The chosen team was John Nolan, formerly deputy chief investment officer, Des Sullivan, also formerly a deputy chief investment officer, John Forde, senior equity manager and associate director, Richard Kelly, a director, and Sarah Molloy, senior equity manger. Oliver McClure, formerly of KBC Asset Management, joined the team of five ex-BIAM employees soon after.
So the decision to establish in Dublin was due primarily to the quality of the staff Perpetual found there. But there are other advantages.

‘Being based in Dublin is good for the business as you can straddle the time zones,’ says MacIntyre, who speaks to head office in Australia on a daily basis, adding that, ‘Dublin is firmly on the map as a financial services centre of repute’.

So once Perpetual had identified the team it wanted, how did Perpetual convince them to move from a firm which had become one of the world’s leading fund managers? Apart from a significant pay package, which gives the team equity leverage to the success of the business, with Perpetual setting aside AUS$28 million in shares for the team, which will vest over the next seven years if they hit revenue targets, another key attraction, says MacIntyre, was the fact that PIIML would pursue a very focused single product strategy.

Start-up
The Dublin operation started running money running in March of this year, when €1.4 billion in assets were transferred from Fidelity to PIIML. The firm is currently marketing its product in Australia,

The Dublin office employs 16 people at present, and another ex-BIAM employee David Boal came on board in December of last year as director of business development. Apart from Boal, MacIntyre, the six investment managers, and Patti Eyers, who also moved from Australia as head of finance and administration, the additional seven people work on the operations side. None of the investment managers sit on the board of the firm, as ‘they don’t want to be distracted by company issues’ says MacIntyre.

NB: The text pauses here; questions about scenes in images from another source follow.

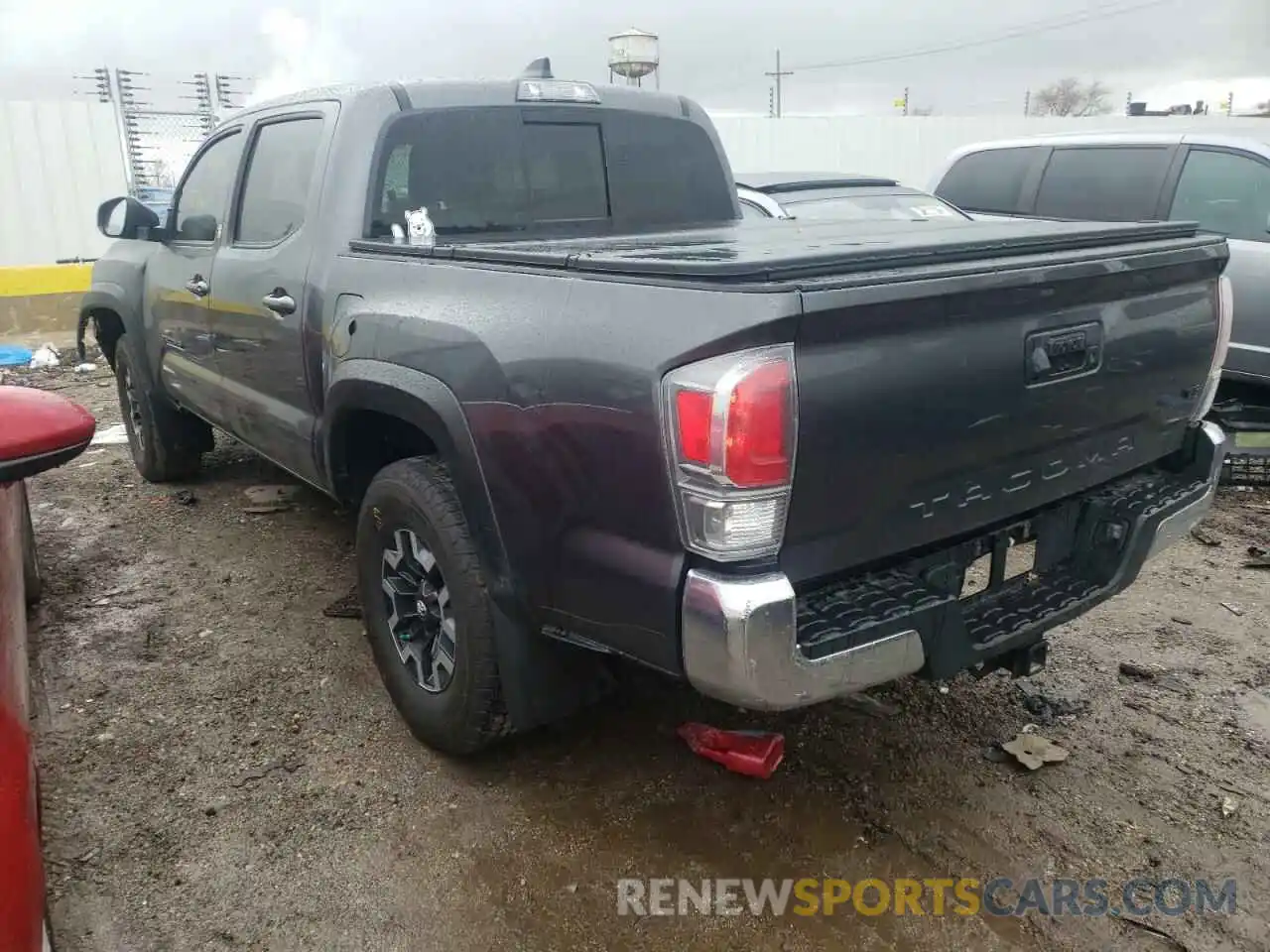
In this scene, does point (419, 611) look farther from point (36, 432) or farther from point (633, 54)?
point (633, 54)

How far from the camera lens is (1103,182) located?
21.2 ft

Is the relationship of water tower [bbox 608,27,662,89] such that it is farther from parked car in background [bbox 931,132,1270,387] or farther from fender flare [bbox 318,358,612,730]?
fender flare [bbox 318,358,612,730]

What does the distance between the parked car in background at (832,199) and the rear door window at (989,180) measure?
1.03 feet

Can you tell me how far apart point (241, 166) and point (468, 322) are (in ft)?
7.44

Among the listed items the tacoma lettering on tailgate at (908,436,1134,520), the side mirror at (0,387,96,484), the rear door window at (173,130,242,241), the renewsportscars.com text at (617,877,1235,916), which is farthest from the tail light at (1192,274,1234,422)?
the rear door window at (173,130,242,241)

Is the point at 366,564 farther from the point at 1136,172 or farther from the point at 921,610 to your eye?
the point at 1136,172

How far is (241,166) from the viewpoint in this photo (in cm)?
422

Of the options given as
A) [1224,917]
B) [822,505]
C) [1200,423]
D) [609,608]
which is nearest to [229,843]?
[609,608]

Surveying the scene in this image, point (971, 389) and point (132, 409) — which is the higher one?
point (971, 389)

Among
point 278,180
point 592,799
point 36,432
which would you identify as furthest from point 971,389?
point 278,180

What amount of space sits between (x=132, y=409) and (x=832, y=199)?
4.80 meters

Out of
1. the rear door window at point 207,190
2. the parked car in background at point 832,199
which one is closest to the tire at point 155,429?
the rear door window at point 207,190

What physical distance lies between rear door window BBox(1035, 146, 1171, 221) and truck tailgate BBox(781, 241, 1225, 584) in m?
3.95

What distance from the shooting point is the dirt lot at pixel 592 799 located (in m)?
2.47
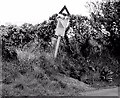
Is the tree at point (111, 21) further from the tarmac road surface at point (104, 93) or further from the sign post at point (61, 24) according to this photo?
the tarmac road surface at point (104, 93)

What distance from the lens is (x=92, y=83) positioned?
1112 cm

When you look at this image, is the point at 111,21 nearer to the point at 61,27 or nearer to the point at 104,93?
the point at 61,27

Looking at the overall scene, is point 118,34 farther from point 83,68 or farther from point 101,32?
point 83,68

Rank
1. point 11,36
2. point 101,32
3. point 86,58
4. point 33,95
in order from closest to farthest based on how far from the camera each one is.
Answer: point 33,95 < point 11,36 < point 86,58 < point 101,32

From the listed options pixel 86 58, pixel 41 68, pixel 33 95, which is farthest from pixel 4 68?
pixel 86 58

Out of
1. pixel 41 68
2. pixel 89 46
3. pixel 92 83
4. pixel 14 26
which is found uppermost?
pixel 14 26

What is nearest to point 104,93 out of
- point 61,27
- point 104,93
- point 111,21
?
point 104,93

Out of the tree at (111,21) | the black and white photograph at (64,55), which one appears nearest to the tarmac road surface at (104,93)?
the black and white photograph at (64,55)

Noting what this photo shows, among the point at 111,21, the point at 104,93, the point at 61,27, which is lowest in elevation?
the point at 104,93

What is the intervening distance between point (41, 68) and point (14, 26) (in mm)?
2509

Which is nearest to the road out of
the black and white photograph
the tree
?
the black and white photograph

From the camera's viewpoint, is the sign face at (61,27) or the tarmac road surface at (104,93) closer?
the tarmac road surface at (104,93)

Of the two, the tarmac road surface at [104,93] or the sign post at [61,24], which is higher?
the sign post at [61,24]

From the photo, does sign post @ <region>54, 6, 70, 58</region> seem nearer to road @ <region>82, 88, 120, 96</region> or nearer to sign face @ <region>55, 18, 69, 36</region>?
sign face @ <region>55, 18, 69, 36</region>
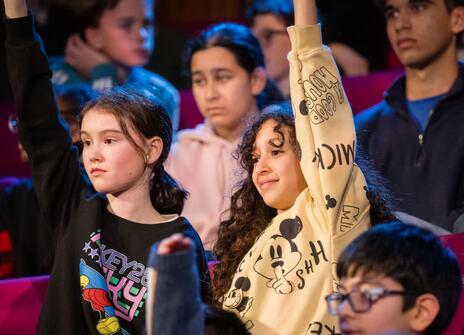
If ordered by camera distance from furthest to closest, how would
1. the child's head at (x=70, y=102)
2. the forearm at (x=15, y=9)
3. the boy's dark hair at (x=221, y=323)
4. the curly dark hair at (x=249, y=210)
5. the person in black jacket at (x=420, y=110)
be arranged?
the child's head at (x=70, y=102) < the person in black jacket at (x=420, y=110) < the forearm at (x=15, y=9) < the curly dark hair at (x=249, y=210) < the boy's dark hair at (x=221, y=323)

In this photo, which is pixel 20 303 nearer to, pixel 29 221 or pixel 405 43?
pixel 29 221

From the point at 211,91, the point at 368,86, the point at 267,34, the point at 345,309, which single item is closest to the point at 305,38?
the point at 345,309

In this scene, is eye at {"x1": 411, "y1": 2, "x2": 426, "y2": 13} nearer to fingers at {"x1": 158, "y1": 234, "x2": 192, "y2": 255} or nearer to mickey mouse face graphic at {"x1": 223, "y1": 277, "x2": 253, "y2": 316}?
mickey mouse face graphic at {"x1": 223, "y1": 277, "x2": 253, "y2": 316}

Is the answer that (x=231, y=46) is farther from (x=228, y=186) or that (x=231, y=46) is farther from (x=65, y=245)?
(x=65, y=245)

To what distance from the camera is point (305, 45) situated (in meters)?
2.12

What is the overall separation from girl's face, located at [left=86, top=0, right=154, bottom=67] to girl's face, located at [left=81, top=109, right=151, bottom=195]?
1537 millimetres

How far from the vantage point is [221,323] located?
190cm

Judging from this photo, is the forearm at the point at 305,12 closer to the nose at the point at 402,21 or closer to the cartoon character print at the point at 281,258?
the cartoon character print at the point at 281,258

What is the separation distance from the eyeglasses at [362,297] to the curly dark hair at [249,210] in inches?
17.6

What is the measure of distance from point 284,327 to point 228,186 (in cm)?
114

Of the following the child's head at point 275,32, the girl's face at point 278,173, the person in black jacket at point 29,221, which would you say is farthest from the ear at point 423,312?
the child's head at point 275,32

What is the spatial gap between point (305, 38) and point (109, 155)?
0.55 m

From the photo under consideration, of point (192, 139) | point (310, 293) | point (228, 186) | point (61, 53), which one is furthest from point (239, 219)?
point (61, 53)

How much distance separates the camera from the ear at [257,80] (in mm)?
3240
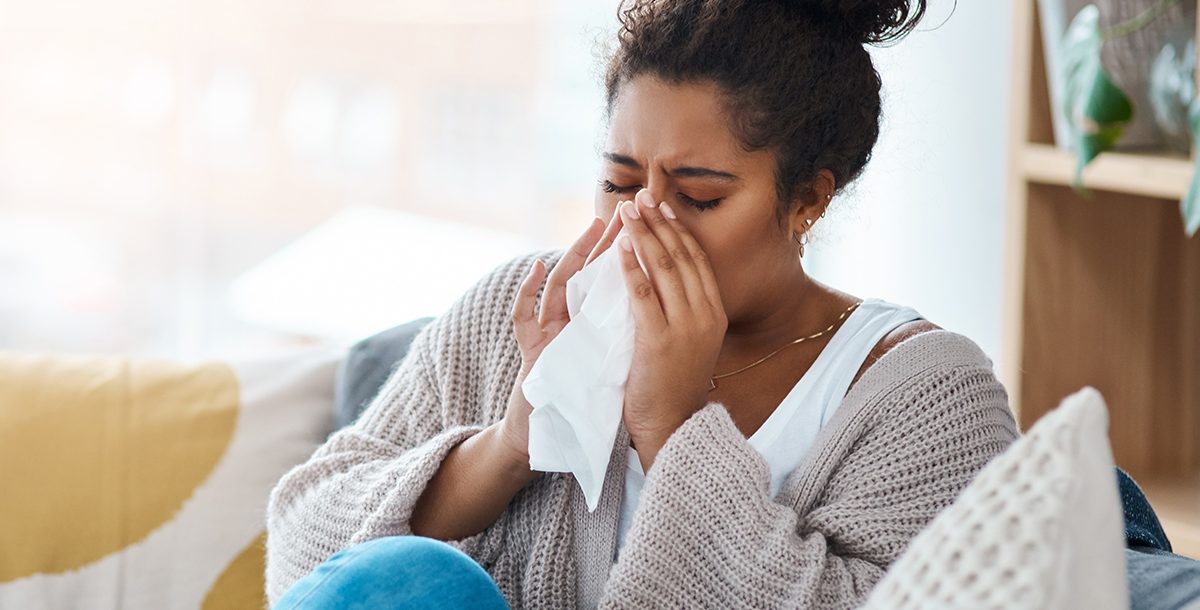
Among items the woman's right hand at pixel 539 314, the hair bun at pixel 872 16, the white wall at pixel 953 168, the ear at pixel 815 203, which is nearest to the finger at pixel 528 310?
the woman's right hand at pixel 539 314

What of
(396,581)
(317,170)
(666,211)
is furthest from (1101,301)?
(317,170)

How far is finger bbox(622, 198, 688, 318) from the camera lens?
1.20 m

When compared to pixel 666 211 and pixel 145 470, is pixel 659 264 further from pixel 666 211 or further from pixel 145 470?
pixel 145 470

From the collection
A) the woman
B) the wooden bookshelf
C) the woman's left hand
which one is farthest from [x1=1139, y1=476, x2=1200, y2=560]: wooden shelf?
the woman's left hand

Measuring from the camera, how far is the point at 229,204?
2924 mm

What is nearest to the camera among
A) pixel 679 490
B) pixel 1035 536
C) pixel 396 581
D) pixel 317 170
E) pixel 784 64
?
pixel 1035 536

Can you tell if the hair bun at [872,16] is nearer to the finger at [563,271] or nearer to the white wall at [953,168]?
the finger at [563,271]

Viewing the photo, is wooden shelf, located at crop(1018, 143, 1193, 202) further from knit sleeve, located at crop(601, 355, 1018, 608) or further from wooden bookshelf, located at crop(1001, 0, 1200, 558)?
knit sleeve, located at crop(601, 355, 1018, 608)

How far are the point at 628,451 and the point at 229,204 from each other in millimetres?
1859

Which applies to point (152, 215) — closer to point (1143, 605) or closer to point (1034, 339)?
point (1034, 339)

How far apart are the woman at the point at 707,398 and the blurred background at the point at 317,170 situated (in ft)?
4.17

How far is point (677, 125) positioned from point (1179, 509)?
1137 mm

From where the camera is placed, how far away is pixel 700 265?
1.22 m

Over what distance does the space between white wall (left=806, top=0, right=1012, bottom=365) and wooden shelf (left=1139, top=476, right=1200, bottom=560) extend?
535mm
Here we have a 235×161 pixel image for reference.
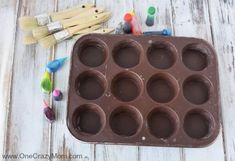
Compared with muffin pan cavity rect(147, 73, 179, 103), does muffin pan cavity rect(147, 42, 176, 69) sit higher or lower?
higher

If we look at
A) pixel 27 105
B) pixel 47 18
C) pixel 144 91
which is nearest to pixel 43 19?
pixel 47 18

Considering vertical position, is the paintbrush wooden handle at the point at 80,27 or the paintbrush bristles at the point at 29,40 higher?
the paintbrush wooden handle at the point at 80,27

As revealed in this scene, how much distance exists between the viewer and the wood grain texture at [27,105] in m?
0.87

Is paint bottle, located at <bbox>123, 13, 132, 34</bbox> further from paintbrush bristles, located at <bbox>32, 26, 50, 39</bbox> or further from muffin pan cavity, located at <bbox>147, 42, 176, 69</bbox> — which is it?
paintbrush bristles, located at <bbox>32, 26, 50, 39</bbox>

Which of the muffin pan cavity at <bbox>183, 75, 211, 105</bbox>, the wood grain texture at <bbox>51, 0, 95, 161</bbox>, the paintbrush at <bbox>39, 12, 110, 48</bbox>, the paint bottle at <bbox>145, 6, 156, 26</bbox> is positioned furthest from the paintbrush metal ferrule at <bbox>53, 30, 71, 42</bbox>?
the muffin pan cavity at <bbox>183, 75, 211, 105</bbox>

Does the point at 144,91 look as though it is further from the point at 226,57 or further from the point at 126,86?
the point at 226,57

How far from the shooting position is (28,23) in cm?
95

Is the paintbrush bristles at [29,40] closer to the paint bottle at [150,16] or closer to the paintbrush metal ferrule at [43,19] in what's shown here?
the paintbrush metal ferrule at [43,19]

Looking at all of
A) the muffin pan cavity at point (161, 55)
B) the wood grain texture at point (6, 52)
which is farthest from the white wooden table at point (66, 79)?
the muffin pan cavity at point (161, 55)

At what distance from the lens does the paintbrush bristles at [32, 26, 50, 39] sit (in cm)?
94

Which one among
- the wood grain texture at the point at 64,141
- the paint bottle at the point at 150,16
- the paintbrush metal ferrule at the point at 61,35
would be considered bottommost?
the wood grain texture at the point at 64,141

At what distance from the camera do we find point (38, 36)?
95cm

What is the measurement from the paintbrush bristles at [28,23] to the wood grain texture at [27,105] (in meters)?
0.03

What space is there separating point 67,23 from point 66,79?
5.9 inches
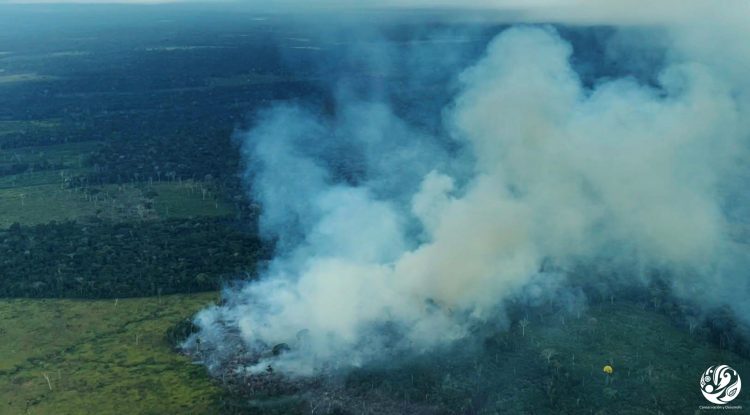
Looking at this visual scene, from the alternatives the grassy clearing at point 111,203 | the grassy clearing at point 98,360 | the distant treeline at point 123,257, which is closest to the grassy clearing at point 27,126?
the grassy clearing at point 111,203

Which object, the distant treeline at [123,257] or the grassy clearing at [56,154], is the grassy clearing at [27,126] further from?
the distant treeline at [123,257]

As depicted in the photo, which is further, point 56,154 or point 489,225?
point 56,154

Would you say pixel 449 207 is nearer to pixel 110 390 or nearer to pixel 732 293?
pixel 732 293

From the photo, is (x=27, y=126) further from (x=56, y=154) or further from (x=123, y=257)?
(x=123, y=257)

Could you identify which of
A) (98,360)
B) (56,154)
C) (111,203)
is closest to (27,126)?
(56,154)

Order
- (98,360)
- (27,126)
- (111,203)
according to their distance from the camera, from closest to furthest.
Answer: (98,360)
(111,203)
(27,126)
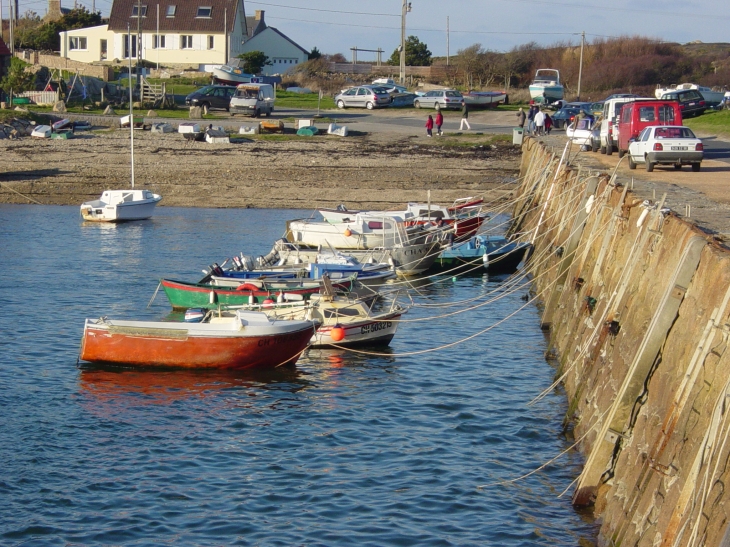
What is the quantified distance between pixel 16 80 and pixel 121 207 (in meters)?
28.0

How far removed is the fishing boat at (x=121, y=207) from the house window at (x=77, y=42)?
54029mm

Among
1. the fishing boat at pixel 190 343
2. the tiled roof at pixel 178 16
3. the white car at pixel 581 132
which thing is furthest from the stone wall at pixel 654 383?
the tiled roof at pixel 178 16

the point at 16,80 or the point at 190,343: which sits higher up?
the point at 16,80

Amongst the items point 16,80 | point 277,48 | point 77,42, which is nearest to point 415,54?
point 277,48

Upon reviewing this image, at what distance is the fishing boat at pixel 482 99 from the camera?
69375mm

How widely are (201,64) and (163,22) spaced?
5.44m

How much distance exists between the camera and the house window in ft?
301

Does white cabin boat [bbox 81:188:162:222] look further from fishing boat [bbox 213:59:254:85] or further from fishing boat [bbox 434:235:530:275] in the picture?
fishing boat [bbox 213:59:254:85]

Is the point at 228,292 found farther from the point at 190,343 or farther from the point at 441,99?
the point at 441,99

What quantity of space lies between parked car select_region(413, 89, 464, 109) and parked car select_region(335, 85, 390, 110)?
2595 millimetres

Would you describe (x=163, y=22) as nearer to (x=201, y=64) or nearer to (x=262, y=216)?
(x=201, y=64)

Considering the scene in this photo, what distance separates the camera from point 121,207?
4162 cm

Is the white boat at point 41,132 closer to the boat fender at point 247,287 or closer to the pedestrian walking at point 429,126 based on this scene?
the pedestrian walking at point 429,126

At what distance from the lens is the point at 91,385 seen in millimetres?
19578
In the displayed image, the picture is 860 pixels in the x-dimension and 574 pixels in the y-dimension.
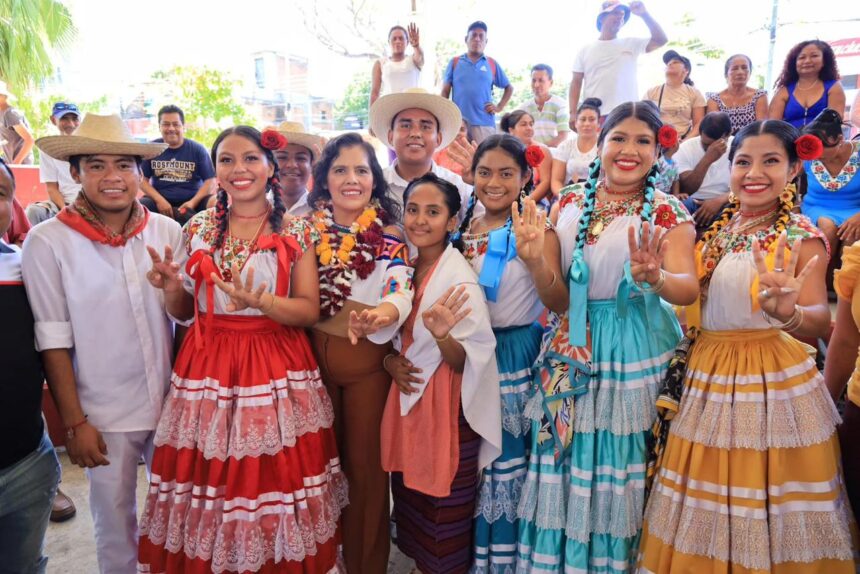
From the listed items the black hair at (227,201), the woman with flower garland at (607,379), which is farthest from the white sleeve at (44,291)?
the woman with flower garland at (607,379)

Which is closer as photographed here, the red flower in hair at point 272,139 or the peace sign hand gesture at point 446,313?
the peace sign hand gesture at point 446,313

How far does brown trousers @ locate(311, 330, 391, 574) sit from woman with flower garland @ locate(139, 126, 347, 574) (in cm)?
10

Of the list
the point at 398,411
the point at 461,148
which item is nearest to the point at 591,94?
the point at 461,148

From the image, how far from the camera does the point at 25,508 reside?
6.98 feet

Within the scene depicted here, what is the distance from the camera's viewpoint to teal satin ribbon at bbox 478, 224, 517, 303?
229cm

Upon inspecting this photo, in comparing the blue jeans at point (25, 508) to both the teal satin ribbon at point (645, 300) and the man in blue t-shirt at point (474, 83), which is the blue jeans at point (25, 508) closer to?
the teal satin ribbon at point (645, 300)

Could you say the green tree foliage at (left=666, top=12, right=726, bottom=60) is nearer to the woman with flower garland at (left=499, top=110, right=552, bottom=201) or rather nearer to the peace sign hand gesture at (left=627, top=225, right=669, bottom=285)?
the woman with flower garland at (left=499, top=110, right=552, bottom=201)

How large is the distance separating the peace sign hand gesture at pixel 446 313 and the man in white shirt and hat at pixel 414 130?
3.01 feet

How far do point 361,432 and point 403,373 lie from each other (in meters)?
0.38

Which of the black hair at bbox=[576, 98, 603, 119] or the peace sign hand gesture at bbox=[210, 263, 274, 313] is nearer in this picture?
the peace sign hand gesture at bbox=[210, 263, 274, 313]

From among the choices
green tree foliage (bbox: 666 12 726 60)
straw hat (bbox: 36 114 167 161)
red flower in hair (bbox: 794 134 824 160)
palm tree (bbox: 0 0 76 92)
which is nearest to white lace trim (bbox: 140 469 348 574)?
straw hat (bbox: 36 114 167 161)

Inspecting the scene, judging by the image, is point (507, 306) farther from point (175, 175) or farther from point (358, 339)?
point (175, 175)

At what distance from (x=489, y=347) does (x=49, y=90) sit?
1680 centimetres

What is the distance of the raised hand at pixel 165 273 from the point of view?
2213mm
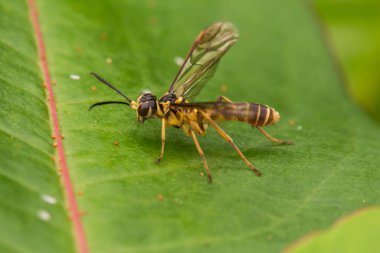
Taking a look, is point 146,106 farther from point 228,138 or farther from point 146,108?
point 228,138

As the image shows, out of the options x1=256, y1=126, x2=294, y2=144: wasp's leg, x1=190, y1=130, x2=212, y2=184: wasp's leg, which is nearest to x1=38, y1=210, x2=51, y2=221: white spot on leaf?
x1=190, y1=130, x2=212, y2=184: wasp's leg

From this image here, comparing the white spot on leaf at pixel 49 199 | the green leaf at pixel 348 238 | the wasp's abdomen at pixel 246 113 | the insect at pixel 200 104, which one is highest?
the insect at pixel 200 104

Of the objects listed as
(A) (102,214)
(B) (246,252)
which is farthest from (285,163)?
(A) (102,214)

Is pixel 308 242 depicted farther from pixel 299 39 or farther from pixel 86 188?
pixel 299 39

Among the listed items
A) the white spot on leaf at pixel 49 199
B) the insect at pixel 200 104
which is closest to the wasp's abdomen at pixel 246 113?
the insect at pixel 200 104

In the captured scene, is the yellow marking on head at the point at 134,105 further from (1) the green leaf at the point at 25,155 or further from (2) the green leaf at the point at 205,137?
(1) the green leaf at the point at 25,155

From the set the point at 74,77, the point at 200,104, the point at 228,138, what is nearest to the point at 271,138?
the point at 228,138

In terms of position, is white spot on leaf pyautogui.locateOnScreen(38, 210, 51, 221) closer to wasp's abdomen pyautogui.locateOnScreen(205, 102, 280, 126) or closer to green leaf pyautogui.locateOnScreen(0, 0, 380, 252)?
green leaf pyautogui.locateOnScreen(0, 0, 380, 252)

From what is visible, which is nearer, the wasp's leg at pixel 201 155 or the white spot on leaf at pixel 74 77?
the wasp's leg at pixel 201 155
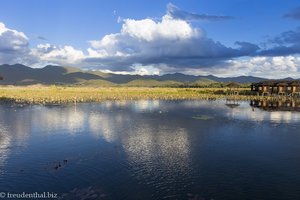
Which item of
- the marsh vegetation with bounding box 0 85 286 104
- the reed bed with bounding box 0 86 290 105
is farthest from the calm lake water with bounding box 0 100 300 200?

MacIntyre sees the operation, as a ‘slow burn’, and is looking for strong growth in the long-term, as the firm only has an investment track record from March of this year. PIIML is currently being rated by a number of consultancy firms including Mercers and Watson Wyatt, a process which can take six months or longer, says MacIntyre.

But in May of this year, PIIML got an early break, when it was appointed as an external manager for Irish Life, joining only two others. Its product sits on Irish Life’s retail platform and has been available to the broking community since June.

‘This is an early endorsement of what we’re doing here,’ says MacIntyre.

The funds business has many segments – large pension funds; multi-managers;foundations and endowments; family offices and local authorities. MacIntyre says they are looking for opportunities in each segment, both in Ireland and the UK, and have had in discussions with the National Pension Reserve Fund in Ireland.

Based in the Sweepstakes development in Ballsbridge, conveniently beside stockbrokers Goodbody and Merrion, PIIML’s office has the capacity for 35 people, says MacIntyre, and the long-term plan is to continue to grow the Dublin operation. Most of the new recruits will be on the client relationship side says MacIntyre, as he says PIIML is loath to introduce more products at the risk of diluting the firm’s investment management skills. Instead growth will be focused on distributing the company’s products both in Ireland and the UK, and across Europe, and North America.